→ **TASK DETAILS**
Write out the records below verbatim, starting with the line that contains "In this setting, is" and continuing through the end of the records.

## start THE RECORDS

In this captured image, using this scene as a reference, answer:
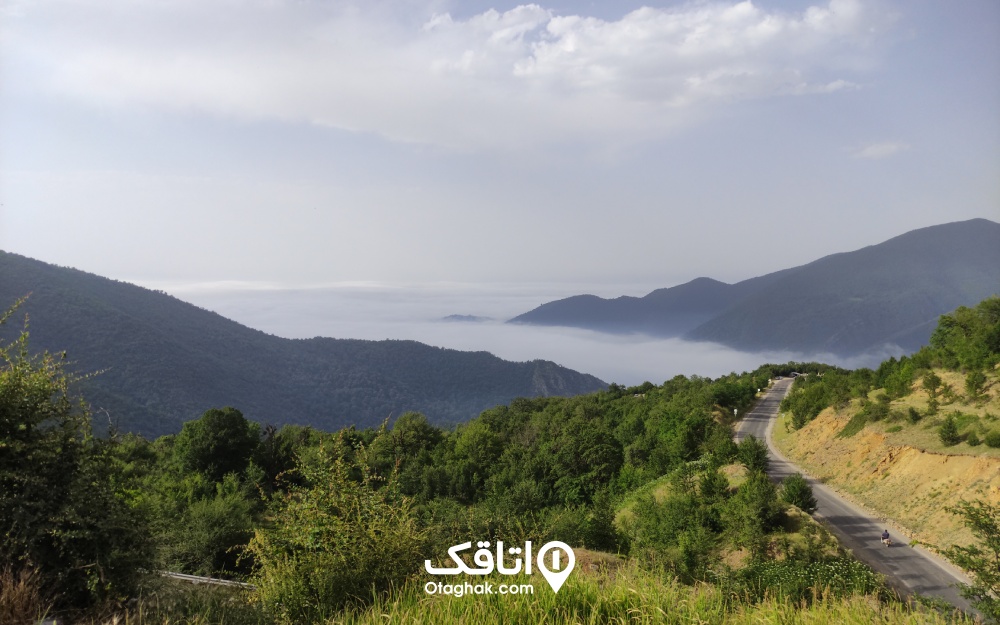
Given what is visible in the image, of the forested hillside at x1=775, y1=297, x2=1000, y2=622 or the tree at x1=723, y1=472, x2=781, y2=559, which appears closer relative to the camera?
the tree at x1=723, y1=472, x2=781, y2=559

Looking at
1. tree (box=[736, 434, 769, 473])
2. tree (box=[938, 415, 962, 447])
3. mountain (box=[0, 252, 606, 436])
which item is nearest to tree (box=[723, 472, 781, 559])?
tree (box=[736, 434, 769, 473])

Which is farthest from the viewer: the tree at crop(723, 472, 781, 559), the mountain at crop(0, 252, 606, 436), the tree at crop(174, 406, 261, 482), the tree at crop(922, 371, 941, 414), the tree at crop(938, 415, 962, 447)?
the mountain at crop(0, 252, 606, 436)

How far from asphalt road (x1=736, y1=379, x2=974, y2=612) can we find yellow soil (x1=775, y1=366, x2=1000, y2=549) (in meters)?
0.81

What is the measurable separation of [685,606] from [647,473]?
3198 cm

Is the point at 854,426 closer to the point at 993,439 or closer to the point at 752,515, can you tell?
the point at 993,439

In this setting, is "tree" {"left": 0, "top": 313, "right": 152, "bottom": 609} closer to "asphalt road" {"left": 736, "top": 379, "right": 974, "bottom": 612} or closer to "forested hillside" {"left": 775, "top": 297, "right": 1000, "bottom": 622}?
"forested hillside" {"left": 775, "top": 297, "right": 1000, "bottom": 622}

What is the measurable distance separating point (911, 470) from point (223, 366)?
95331mm

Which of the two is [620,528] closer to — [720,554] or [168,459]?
[720,554]

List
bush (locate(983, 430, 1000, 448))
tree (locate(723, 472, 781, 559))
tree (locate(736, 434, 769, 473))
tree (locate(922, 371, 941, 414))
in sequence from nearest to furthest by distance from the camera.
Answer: tree (locate(723, 472, 781, 559))
bush (locate(983, 430, 1000, 448))
tree (locate(736, 434, 769, 473))
tree (locate(922, 371, 941, 414))

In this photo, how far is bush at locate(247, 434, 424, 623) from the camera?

## end THE RECORDS

→ **EXERCISE RESPONSE**
In this setting, is "tree" {"left": 0, "top": 313, "right": 152, "bottom": 609} closer to "asphalt road" {"left": 736, "top": 379, "right": 974, "bottom": 612} or closer to "forested hillside" {"left": 775, "top": 297, "right": 1000, "bottom": 622}?
"forested hillside" {"left": 775, "top": 297, "right": 1000, "bottom": 622}

What is the measurable distance separating point (911, 470) from point (223, 366)?
95331mm

Which of the two is [620,528] closer to — [720,554] or [168,459]?
[720,554]

List
bush (locate(983, 430, 1000, 448))
tree (locate(723, 472, 781, 559))
tree (locate(736, 434, 769, 473))
tree (locate(922, 371, 941, 414))
in sequence from nearest to furthest by distance from the camera.
Answer: tree (locate(723, 472, 781, 559))
bush (locate(983, 430, 1000, 448))
tree (locate(736, 434, 769, 473))
tree (locate(922, 371, 941, 414))

In this photo, how far is bush at locate(247, 434, 424, 623) from the camera?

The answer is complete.